In the trials—both of which were launched in the mid-1990s—patients whose tumor cells had missing or deleted parts of chromosomes 1 and 19 and who received the combination treatment lived substantially longer than patients whose tumors had these deletions but who received radiation therapy alone. About half of patients diagnosed with anaplastic oligodendroglioma have these chromosomal co-deletions. The combination treatment did not improve survival for patients whose tumor cells lacked the deletions.

Because of the immediate implications for patients, NCI and the Radiation Therapy Oncology Group (RTOG) announced the results of one of the trials, RTOG 9402, in January before they had been published or presented at a medical conference. Findings from both studies were presented in June 2012 at the American Society of Clinical Oncology annual meeting and published online October 15, 2012, in the Journal of Clinical Oncology (see journal abstracts here and here).

“These studies establish a new standard of care for patients with [anaplastic oligodendroglioma] tumors that harbor the 1p19q loss. No longer is radiation considered an adequate treatment for this patient population,” wrote Mark Gilbert, M.D., of the University of Texas MD Anderson Cancer Center in an accompanying editorial.

In the NCI-funded RTOG trial, participants whose tumors harbored both chromosomal deletions and who received high-dose chemotherapy with procarbazine (Matulane®), lomustine (CeeNu®), and vincristine (Vincasar®), a regimen known as PCV, followed by radiation had a median survival of 14.7 years. Participants with the deletions who received radiation alone had a median survival of 7.3 years. 

Median survival for patients whose tumors did not have the chromosomal deletions was less than 3 years, regardless of whether they received the combination therapy or radiation alone.

In the other trial, EORTC 26951, patients received radiation therapy alone or radiation followed by a standard-dose PCV regimen. The median overall survival cannot yet be calculated for patients with the chromosomal co-deletions who received the combination therapy, but there is a strong trend toward improved overall survival.

There is still some uncertainty about the preferred treatment for these patients, cautioned the RTOG trial’s principal investigator, Gregory Cairncross, M.D., of the University of Calgary and his colleagues. For example, because it can improve survival in glioblastoma, has fewer side effects, and is easier to administer than the PCV regimen, many oncologists appear to prefer using temozolomide (Temodar®) to treat anaplastic oligodendroglioma.

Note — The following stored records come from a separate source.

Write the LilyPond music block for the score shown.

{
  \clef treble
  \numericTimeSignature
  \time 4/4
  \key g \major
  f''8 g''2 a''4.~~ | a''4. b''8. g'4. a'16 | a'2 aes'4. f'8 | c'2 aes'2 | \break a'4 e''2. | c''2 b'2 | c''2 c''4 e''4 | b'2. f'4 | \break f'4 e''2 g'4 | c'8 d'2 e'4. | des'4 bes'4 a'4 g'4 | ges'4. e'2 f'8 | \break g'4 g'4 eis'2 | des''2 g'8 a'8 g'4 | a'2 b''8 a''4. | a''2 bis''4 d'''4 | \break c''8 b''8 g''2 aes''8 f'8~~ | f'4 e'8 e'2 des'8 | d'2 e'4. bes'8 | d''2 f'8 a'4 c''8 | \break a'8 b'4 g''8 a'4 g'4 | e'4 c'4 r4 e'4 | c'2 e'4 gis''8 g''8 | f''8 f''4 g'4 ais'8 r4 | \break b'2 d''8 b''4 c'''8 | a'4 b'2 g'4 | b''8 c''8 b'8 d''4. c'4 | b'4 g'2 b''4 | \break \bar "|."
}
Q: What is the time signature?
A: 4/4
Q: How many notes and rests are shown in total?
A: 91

In January, enrollment was suspended for a clinical trial called CODEL that was to include only patients with 1p19q deletions and randomly assign them to radiation alone or radiation plus chemotherapy with temozolomide. Because the evidence so strongly supports the combination of chemotherapy and radiation for patients with the chromosomal deletions, a radiation-alone arm would be unethical, trial leaders explained.

According to Bhupinder Mann, M.B.B.S., of NCI’s Division of Cancer Treatment and Diagnosis, the trial is being redesigned, with the hope of finalizing the changes by the end of the year.